### Task data

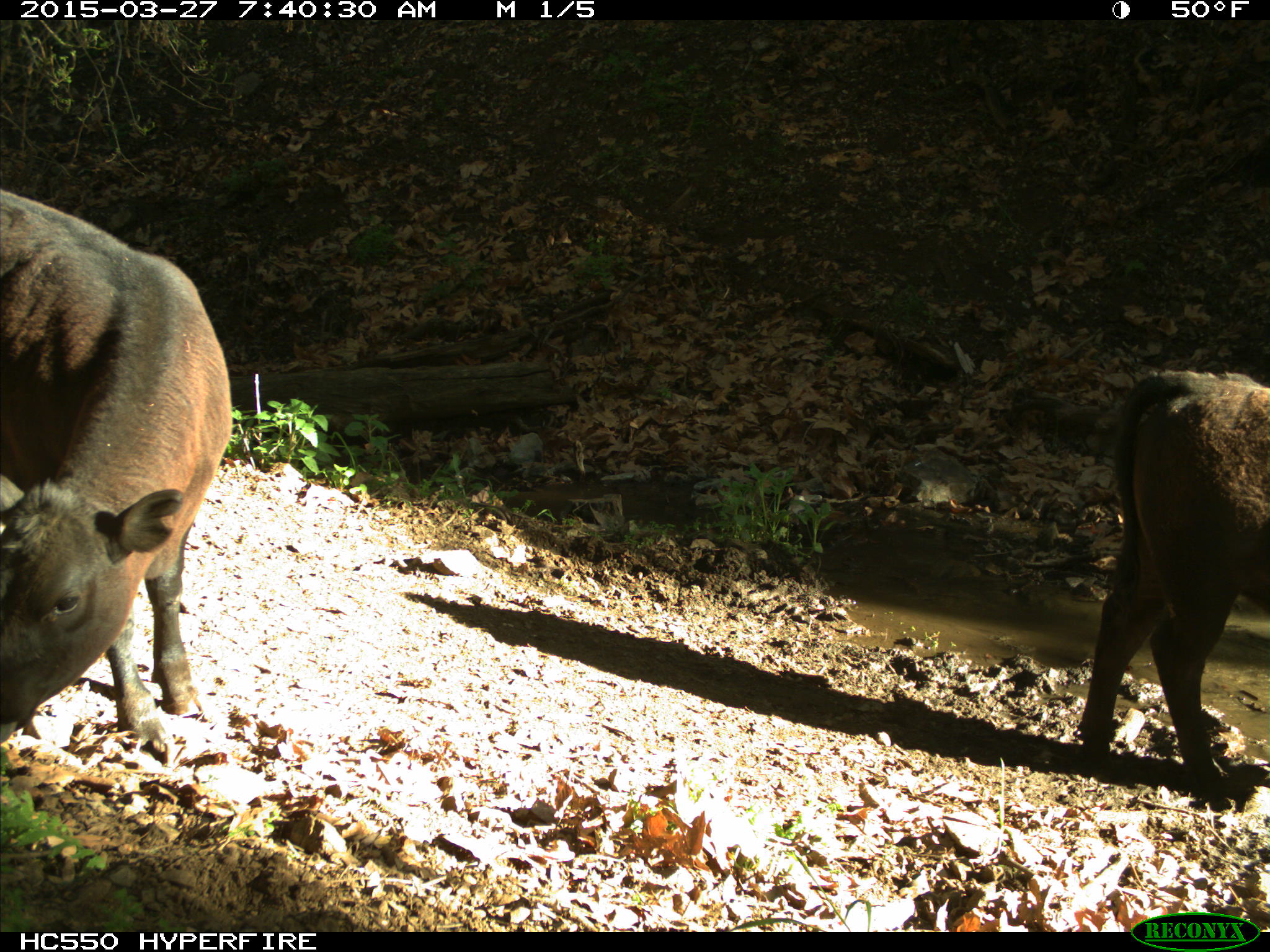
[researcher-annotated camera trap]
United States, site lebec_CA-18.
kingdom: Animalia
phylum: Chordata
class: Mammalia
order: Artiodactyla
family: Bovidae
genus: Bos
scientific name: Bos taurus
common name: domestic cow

######

**Instructions to follow**. The whole listing, minus its images, should be repeated exactly.

**Written response**.
[researcher-annotated camera trap]
United States, site lebec_CA-18.
kingdom: Animalia
phylum: Chordata
class: Mammalia
order: Artiodactyla
family: Bovidae
genus: Bos
scientific name: Bos taurus
common name: domestic cow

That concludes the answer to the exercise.